本文:
——————————

屋根上の太陽光発電設備は建築基準法対象だが建築確認不要

地面ではなく屋根の上・屋上に設置される太陽光発電設備は「建築設備」となり、前述のように建築基準法が適用されます。ただし、平成24年(2012年)7月に通知された国土交通省の技術的助言により、一定の条件を満たせば太陽光発電設備の建築確認が不要となりました。
太陽光発電設備に建築基準法上の建築確認が必要ないのは、「架台下の空間に人が立ち入らない」場合です。つまり、太陽光発電設備自体が屋根になり、その下で人が過ごせる場合は建築確認が求められます。ただし、太陽光発電設備をメンテナンスするための立ち入りは例外です。

農地法対象の太陽光発電設備も建築基準法上の建築確認は必要ない

耕作放棄地など、使わなくなった農地に太陽光発電設備を設置して太陽光発電所とする事例が見られます。前述のように地面に設置される太陽光発電設備は建築基準法の対象外で、建築確認も不要ですが、農地に設置する場合は「農地法」が適用されます。
農地に太陽光発電設備を設置する場合は、市区町村の農業委員会への「農地転用許可」届け出が必要です。農地全体を転用して太陽光発電設備を設置できるほか、農地の一部に立てた撤去可能な支柱上に太陽光発電設備を設置し、農地で営農を続けることもできます。

——————————

提供資料:
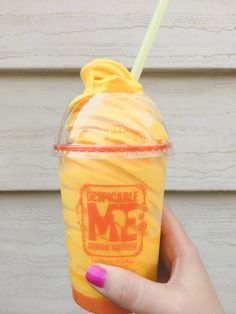 a person holding up a yellow drink in their hand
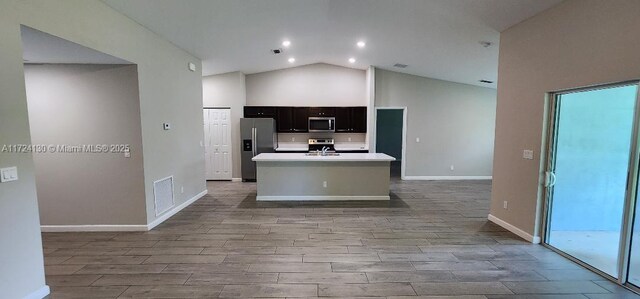 kitchen with stainless steel appliances, high vaulted ceiling, a kitchen island with sink, wood finished floors, and light countertops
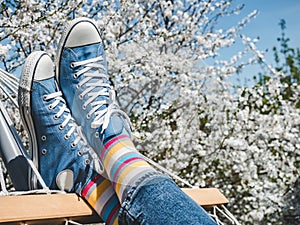 Trendy sneakers and bright socks. Men`s and women`s style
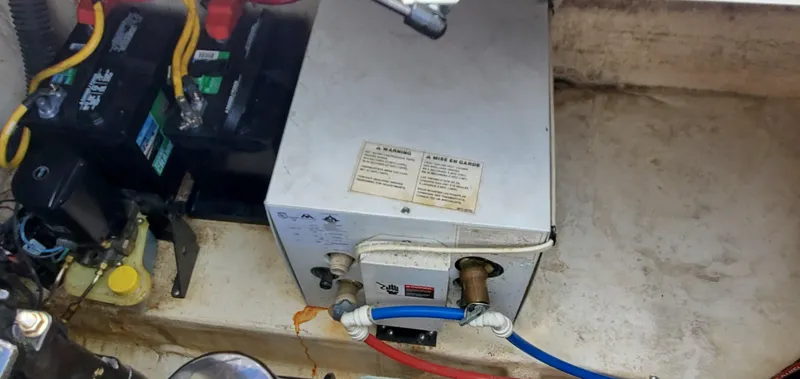 Slide: The Image of Engine compartment of a 2003 Wellcraft 2400 Martinique boat with battery and wiring. - 24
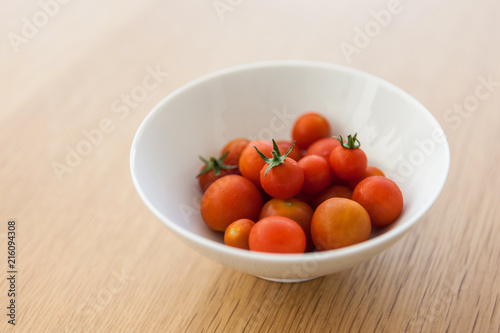 many red cherry tomatoes on the bowl wood table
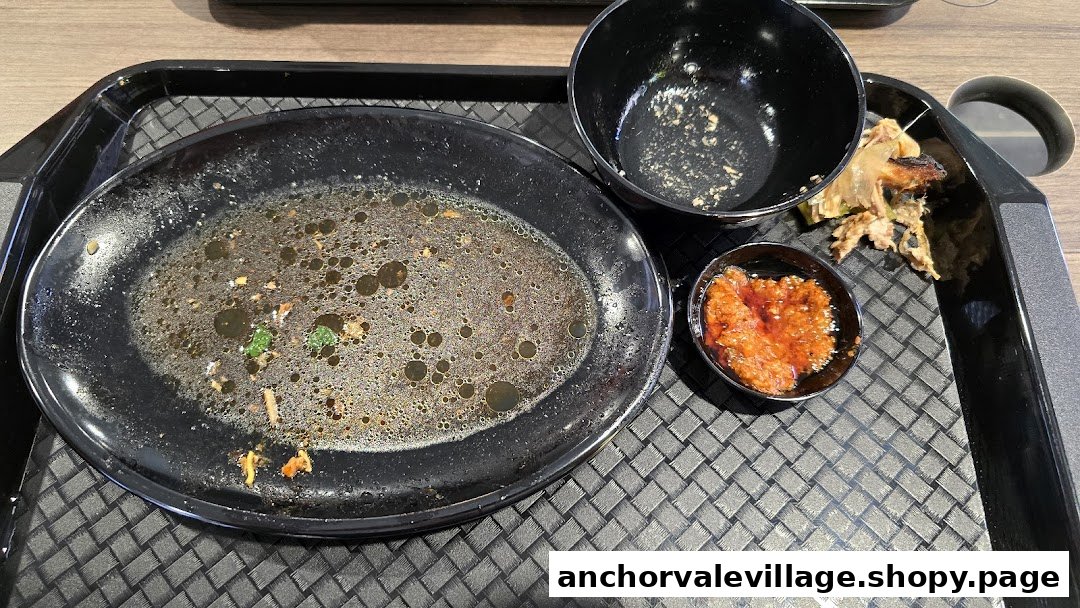 A tray with empty and used dishes, including a bowl of chili sauce, after a meal.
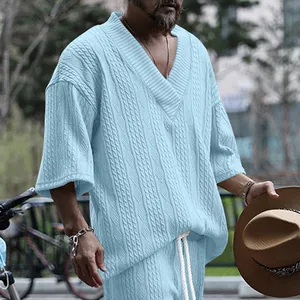 Gros plan sur la texture en maille torsadée bleue du t-shirt ample pour hommes.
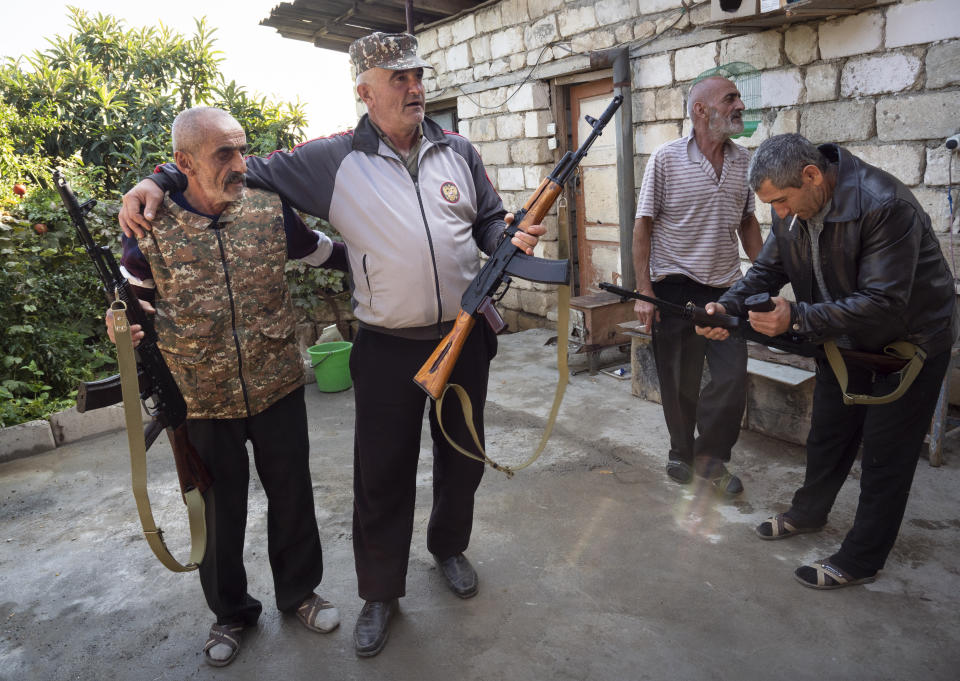 Local residents hold Kalashnikov guns that they received from a recruitment office in the town of Martuni, the separatist region of Nagorno-Karabakh, Wednesday, Oct. 14, 2020. The conflict between Armenia and Azerbaijan is escalating, with both sides exchanging accusations and claims of attacks over the separatist territory of Nagorno-Karabakh. Heavy fighting is in a third week despite a cease-fire deal. (AP Photo)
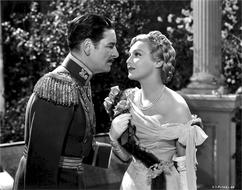 Black and white Ronald Colman and Madeleine Carroll near the column in a Hollywood movie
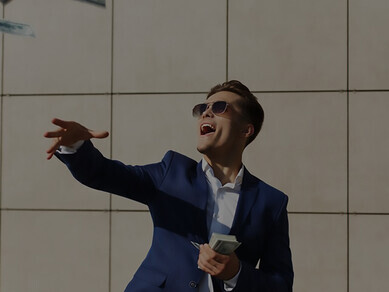 Experience the vibrant energy as a young businessman dances and throws dollars on the street, showcasing his exuberance and spontaneity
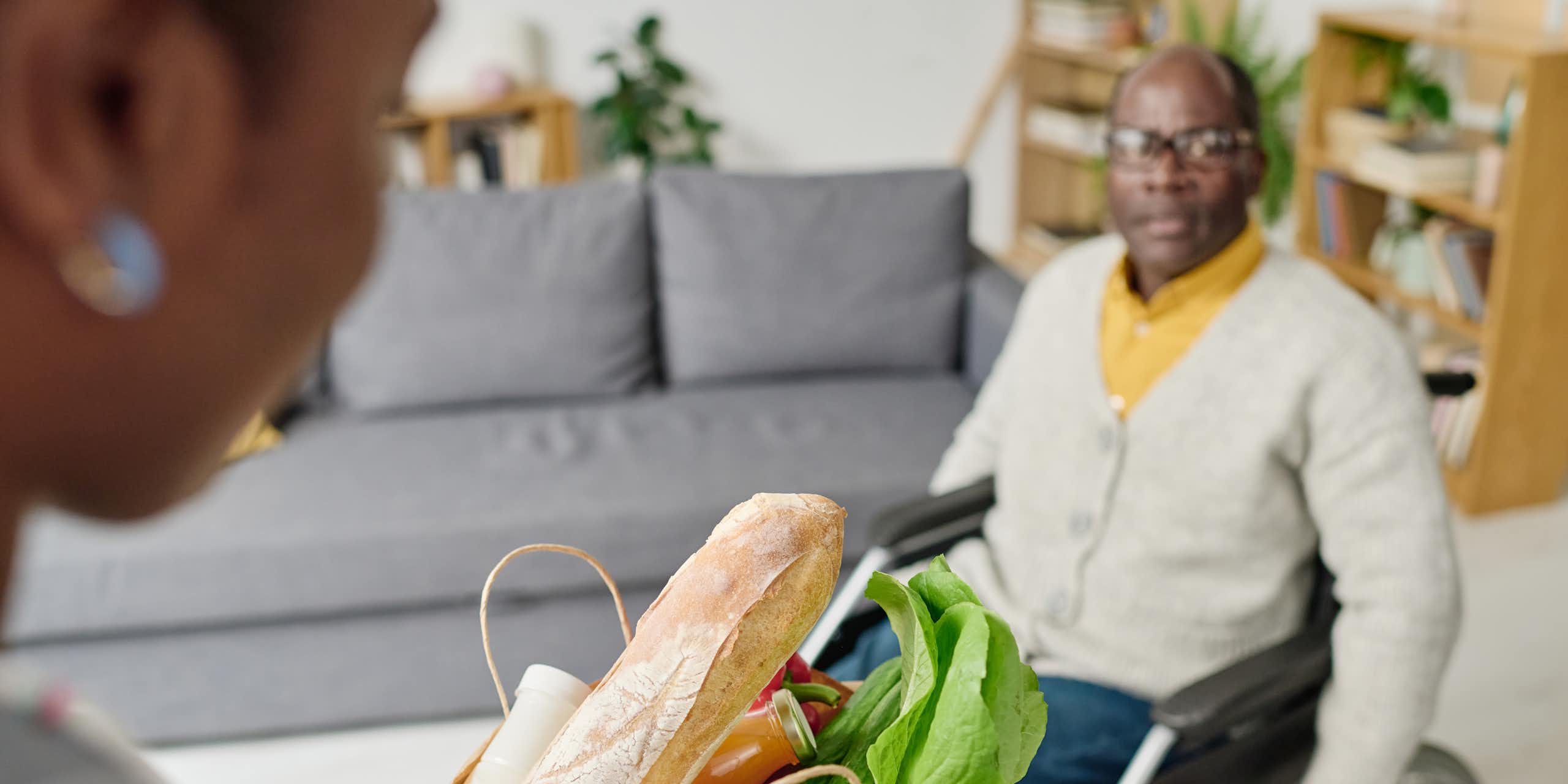 Une femme fait les courses pour son proche en situation de handicap qui se déplace en fauteuil roulant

——————————

情報を活用して:
1. 本文の「農地法対象の太陽光発電設備も建築基準法上の建築確認は必要ない」から「営農を続けることもできます。」まで（両端を含む）を、「耕作放棄地」を「遊休農地」に置き換えて書き直してください。
2. 太陽光発電設備と法規制についての本文を、最後の文に続けて書き進めてください。

解答:
1.
農地法対象の太陽光発電設備も建築基準法上の建築確認は必要ない

遊休農地など、使わなくなった農地に太陽光発電設備を設置して太陽光発電所とする事例が見られます。前述のように地面に設置される太陽光発電設備は建築基準法の対象外で、建築確認も不要ですが、農地に設置する場合は「農地法」が適用されます。
農地に太陽光発電設備を設置する場合は、市区町村の農業委員会への「農地転用許可」届け出が必要です。農地全体を転用して太陽光発電設備を設置できるほか、農地の一部に立てた撤去可能な支柱上に太陽光発電設備を設置し、農地で営農を続けることもできます。

2.
太陽光発電設備の下を利用すれば建築基準法上の建築確認が必要

太陽光発電設備を設置する場所が屋根の上ではなく、農地以外の土地である場合も、建築基準法上の確認申請が必要な場合があります。太陽光発電設備の下を建物のように利用する場合で、駐車場・駐輪場に設けた屋根の上にソーラーパネルを設置する「ソーラーカーポート」が例です。
太陽光発電設備を載せた屋根は建築基準法上の「特殊建築物」です。建物同様に建ぺい率・容積率の範囲内に収め、風速や積雪量を考慮した構造安全性を満たして建築確認を申請する必要があります。自動車が格納される場合はガソリンが発火するおそれがあり、規制が厳しくなります。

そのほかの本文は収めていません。